======== TEXT

Overt hypogonadism and hypothyroidism (primary or secondary) were observed in 4 (7%) male patients after PRL normalization. The mean change in PRL levels from baseline was − 16.44 ± 26.29 µg/L. The mean age of the patients was 48 ± 15 years. Smoking was reported by 7 (13%) men. 9 patients were on glucocorticoid replacement, 3 on adequate thyroid hormone replacement and 2 on testosterone replacement therapy; none were on GH replacement. As shown in Table 5, presence of hypogonadism significantly negatively impacted RBC count, HCT and Hb increase from levels at diagnosis.

In total, 101 SF-36 QoL questionnaires were completed by 51 women and 34 men.

Among women, the SF-36 questionnaire was completed at the time of the initial diagnosis and/or after PRL normalization during medical therapy by 21 and 40 patients, respectively. As shown in Fig. 1, similar SF-36 scores were observed at initial diagnosis and after remission. Of note, 10 women completed the SF-36 questionnaire both at initial diagnosis and after dopamine-induced PRL normalization, with results indicating no significant differences in QoL scores between the two time points (Fig. 2). In these 10 patients, there were also no significant differences in terms of HCT and Hb at initial diagnosis and after PRL normalization (median HCT 39.6 [2.8] vs. 38.5 [2.9] %, p = 0.92; median Hb 13.6 [1.2] vs. 13.3 [0.8] g/dl, p = 0.57).

================
======== SUPPLIED ENTRIES

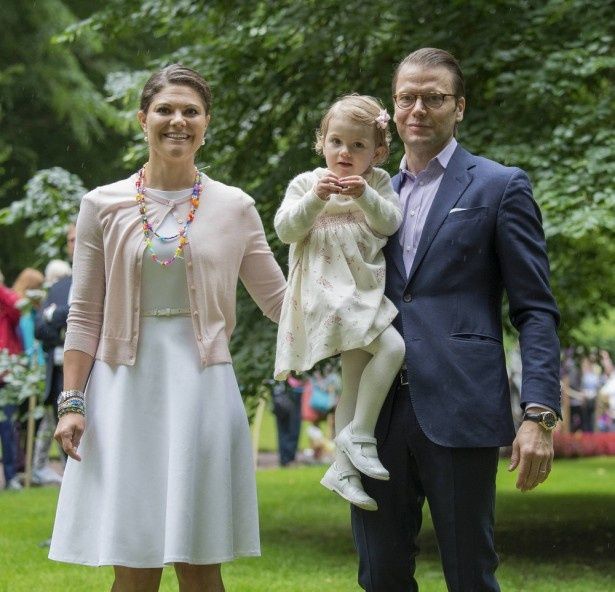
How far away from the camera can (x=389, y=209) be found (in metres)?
4.28

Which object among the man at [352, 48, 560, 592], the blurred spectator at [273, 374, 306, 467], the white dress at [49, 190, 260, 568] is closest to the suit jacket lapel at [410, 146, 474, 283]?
the man at [352, 48, 560, 592]

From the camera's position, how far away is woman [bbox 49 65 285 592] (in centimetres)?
448

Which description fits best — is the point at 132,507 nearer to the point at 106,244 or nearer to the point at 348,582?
the point at 106,244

================

WHAT TO DO:
• A. According to the text on prolactin normalization, how many SF-36 questionnaires were completed in total, and by how many women and men?
• B. Resume the text on prolactin normalization from where it stops.

ANSWERS FOR THIS EXERCISE:
• A. A total of 101 SF-36 questionnaires were completed, by 51 women and 34 men.

• B.
SF-36 scores at initial diagnosis and after prolactin normalization under dopamine agonists. Questionnaires were completed either at the time of the initial diagnosis (women, n = 21; man, n = 10) or after prolactin normalization (women, n = 40; man, n = 30). Results are reported as mean and 95%-confidence interval. No significant difference in any of the scores was found

Abbreviation: PRL, prolactin

SF-36 quality of life scores of 10 women who completed the questionnaire both at initial diagnosis and after prolactin normalization under dopamine agonists. No significant difference in any of the scores was observed

Abbreviation: PRL, prolactin

To assess the impact of overt hypogonadism and hypothyroidism (primary or secondary), PRL change from diagnosis, age, HCT and Hb changes from diagnosis on QoL scores after PRL normalization, a multivariable regression analysis was performed. Age was negatively impacting physical function (b= -0.493 [-0.907; -0.078], p = 0.021), emotional wellbeing (b= -0.389, [-0.737; -0.041], p = 0.029), (energy b= -0.420 [-0.833; -0.007] p = 0.047), general health (b= -0.767 [-1.197; -0.338], p < 0.0001). Of note, both HCT and Hb changes did not impact any QoL scores (Supplementary Table 5).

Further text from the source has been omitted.